══ Document excerpt

# Removing carpet pad and paint from hardwood floors



## Rahci (May 8, 2008)

What chemicals and tools would make the job of removing old stuck on carpet pad off of hardwood floors a bit easier? Also, there is white paint on the boards as well. Is there anything that would facilitate the removal of these things so I can refinish this floor the way it ought to be? Well, I know it is going to be lots of work no matter what, but I'm just looking for suggestions to make things go a little faster and a little easier if possible. Thank you!


----------



## Changeling (Apr 28, 2008)

Rahci said:


> What chemicals and tools would make the job of removing old stuck on carpet pad off of hardwood floors a bit easier? Also, there is white paint on the boards as well. Is there anything that would facilitate the removal of these things so I can refinish this floor the way it ought to be? Well, I know it is going to be lots of work no matter what, but I'm just looking for suggestions to make things go a little faster and a little easier if possible. Thank you!


 Rachi, I don't know about the carpet pad stuck to the boards, I have the same problem myself only it is stuck to sheet vinyl flooring.

However "IF" the paint is Latex you can remove it easily with a product from Valspar called "GOOF OFF 2". The Goof Off 2 might remove the rug pad from the wood floor also, but I've never tried it this way.

Good luck.


----------



## Bud Cline (Mar 12, 2006)

"Detach". Available from a flooring supplier.


----------



## Termite (Apr 13, 2008)

If you're planning to properly re-finish the floors, why worry about removing all the surface goo and paint? You need to sand the floor down to bare wood to be able to do a good re-finishing job, and the drum sander you rent for that will certainly cut right through anything on the floor's surface.


----------



## AndyH (Mar 10, 2008)

thekctermite said:


> If you're planning to properly re-finish the floors, why worry about removing all the surface goo and paint? You need to sand the floor down to bare wood to be able to do a good re-finishing job, and the drum sander you rent for that will certainly cut right through anything on the floor's surface.



AMEN,

a couple of passes with that 20 grit, and trust me, it will come off.


----------



## Leah Frances (Jan 13, 2008)

I had amazing success with wetting the carpet down with a mild solution of white vinegar and hot water. Don't ask me why I used it - I don't really know. I applied it, let it soak and the padding came up much easier.

════

- Parts of the exercise
**1)** List the poster names that appear in the post headings of the thread on removing carpet pad and paint from hardwood floors.
**2)** Sum up the hardwood floor thread in two sentences.
**3)** Resume the thread on removing carpet pad and paint from hardwood floors after its final post.

══ Data

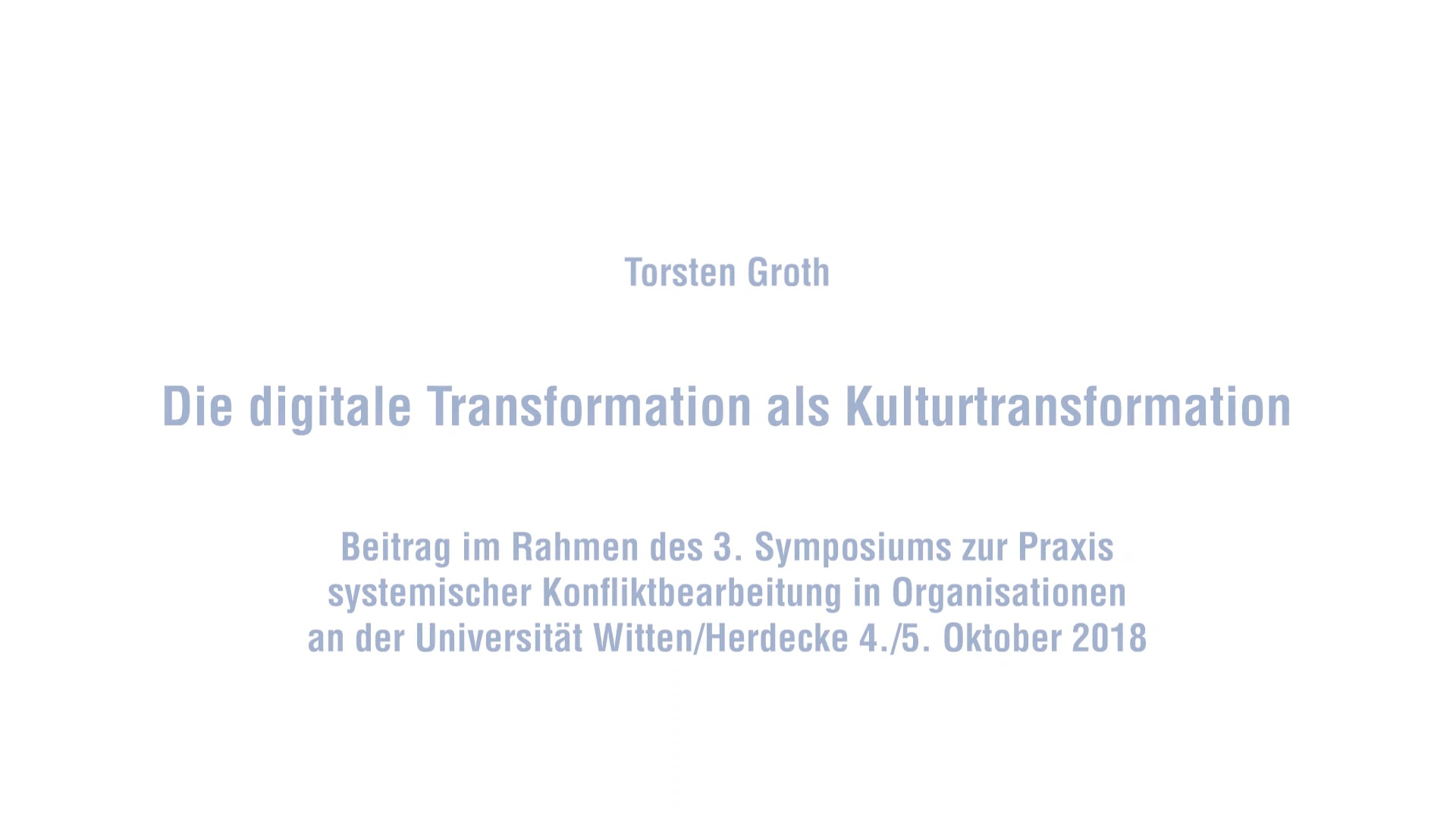 Die digitale Transformation als Kulturtransformation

════

- Answers to the exercise
**1)**
Rahci
Changeling
Bud Cline
Termite
AndyH
Leah Frances

**2)** A poster asks which chemicals and tools would make it easier to remove old stuck-on carpet pad and white paint from hardwood floors before refinishing them. Replies suggest Goof Off 2 if the paint is latex, a product called Detach from a flooring supplier, sanding to bare wood with a rented drum sander, and soaking the pad with a mild solution of white vinegar and hot water.

**3)**
The worst thing that happens is you kill some spiders.


----------



## NateHanson (Apr 15, 2007)

thekctermite said:


> If you're planning to properly re-finish the floors, why worry about removing all the surface goo and paint? You need to sand the floor down to bare wood to be able to do a good re-finishing job, and the drum sander you rent for that will certainly cut right through anything on the floor's surface.


If the house was built before 1978 then make sure you test for lead before you sand all that paint off into a billion tiny particles. They'll go to your brain and make you spudit.:huh:


----------



## Rahci (May 8, 2008)

thekctermite said:


> If you're planning to properly re-finish the floors, why worry about removing all the surface goo and paint? You need to sand the floor down to bare wood to be able to do a good re-finishing job, and the drum sander you rent for that will certainly cut right through anything on the floor's surface.





AndyH said:


> AMEN,
> 
> a couple of passes with that 20 grit, and trust me, it will come off.


I *would *like to finish the floor with poly. So the sanding seems like the way to go. And I *have *thought about renting a machine. However, I was trying to save a buck, and avoid moving all the furniture at once. Figured I'd take my time to a *certain *extent. Of course, I do want to have a *measure *of speed compared to what I am doing now. Right now I am attempting to use my belt sander with 50 grit, (that was the coarsest i could find so far for it). I would like to make a little more progress than I am making now so I will look into renting a machine a bit more seriously now. A couple of questions: *Will a drum sander smooth out a degree of unevenness in the boards in relation to one another? **Also, I have nail heads to contend with, that is, flat headed nails, nailed in from the surface, some of which are sticking up just a bit. What is the best way to tap these back down with out damage to the boards, a nail set perhaps?* One of those nail heads really tore up my sand paper once already!




NateHanson said:


> If the house was built before 1978 then make sure you test for lead before you sand all that paint off into a billion tiny particles. They'll go to your brain and make you spudit.:huh:


LOL. Would a dust mask protect you from this hazard? If not not how do you test for lead?
*
Thank you all for your suggestions!*


----------



## Rahci (May 8, 2008)

*Just a bump to see if someone has an answer*



Rahci said:


> I *would *like to finish the floor with poly. So the sanding seems like the way to go. And I *have *thought about renting a machine. However, I was trying to save a buck, and avoid moving all the furniture at once. Figured I'd take my time to a *certain *extent. Of course, I do want to have a *measure *of speed compared to what I am doing now. Right now I am attempting to use my belt sander with 50 grit, (that was the coarsest i could find so far for it). I would like to make a little more progress than I am making now so I will look into renting a machine a bit more seriously now. A couple of questions: *Will a drum sander smooth out a degree of unevenness in the boards in relation to one another? **Also, I have nail heads to contend with, that is, flat headed nails, nailed in from the surface, some of which are sticking up just a bit. What is the best way to tap these back down with out damage to the boards, a nail set perhaps?* One of those nail heads really tore up my sand paper once already!
> 
> 
> 
> ...


(Also, how do you protect against lead exposure in the situation?)


----------



## ayeshaa (Apr 24, 2008)

As of I know, if it is latex paint, it may still be possible, with a bit of water and elbow grease and a buffing pad or steel wool to soften and remove the paint. If it is oil paint, perhaps a hand scraper could remove it.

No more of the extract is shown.